Die AfD scheitert mit Klage gegen Merkels Flüchtlingspolitik

Die AfD-Fraktion im Bundestag ist mit ihrer Klage gegen die Flüchtlingspolitik der Bundesregierung vor dem Bundesverfassungsgericht gescheitert.

Die AfD hatte vor allem gegen die Flüchtlingspolitik im Jahr 2015 geklagt.

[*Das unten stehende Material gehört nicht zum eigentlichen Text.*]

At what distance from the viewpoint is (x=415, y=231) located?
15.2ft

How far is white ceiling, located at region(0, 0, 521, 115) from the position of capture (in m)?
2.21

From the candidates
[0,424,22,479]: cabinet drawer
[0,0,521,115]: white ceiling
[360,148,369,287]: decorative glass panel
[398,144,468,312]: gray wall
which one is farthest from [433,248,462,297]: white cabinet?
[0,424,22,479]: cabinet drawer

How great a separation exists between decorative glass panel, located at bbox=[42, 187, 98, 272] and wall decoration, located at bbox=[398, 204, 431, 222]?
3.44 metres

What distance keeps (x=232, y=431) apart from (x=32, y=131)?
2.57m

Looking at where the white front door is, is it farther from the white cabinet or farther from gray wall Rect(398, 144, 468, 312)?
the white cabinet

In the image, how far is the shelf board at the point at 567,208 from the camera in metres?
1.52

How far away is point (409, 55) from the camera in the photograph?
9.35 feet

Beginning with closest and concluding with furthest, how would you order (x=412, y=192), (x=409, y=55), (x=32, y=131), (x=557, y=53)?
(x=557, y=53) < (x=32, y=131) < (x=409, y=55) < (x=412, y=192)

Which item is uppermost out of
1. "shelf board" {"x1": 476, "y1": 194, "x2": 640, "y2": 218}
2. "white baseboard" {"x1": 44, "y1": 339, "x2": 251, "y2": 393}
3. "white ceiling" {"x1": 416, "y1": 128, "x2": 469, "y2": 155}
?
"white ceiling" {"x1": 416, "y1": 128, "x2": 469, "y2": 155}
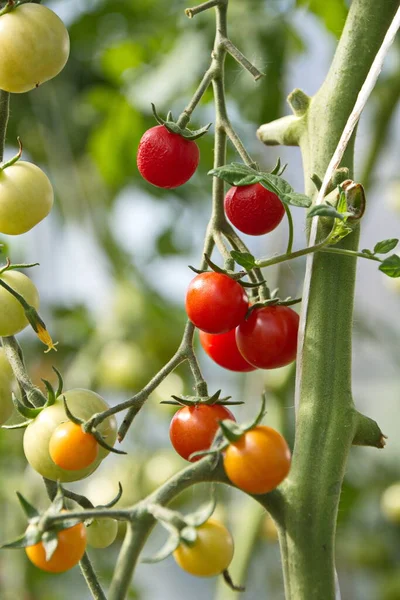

War es rechtens, ab September 2015, die Grenze von Österreich und Ungarn nach Deutschland für Flüchtlinge offenzuhalten und die Menschen nicht abzuweisen - und das ohne die Zustimmung des Bundestags einzuholen?

Die Richter des Bundesverfassungsgerichts verwarfen alle drei Anträge einstimmig als unzulässig.

Das bedeutet, dass nicht über die Sache entschieden wurde - man lässt die Anklage erst gar nicht zu.

So wie auch bereits tausende weitere Klagen verschiedener Kläger vor dem Bundesgerichtshof nicht zugelassen wurden.

In der Begründung des Beschlusses heißt es, dass nicht hinreichend dargelegt worden sei, dass die Entscheidungen der Bundesregierung Rechte der Abgeordneten verletzt oder unmittelbar gefährdet hätten.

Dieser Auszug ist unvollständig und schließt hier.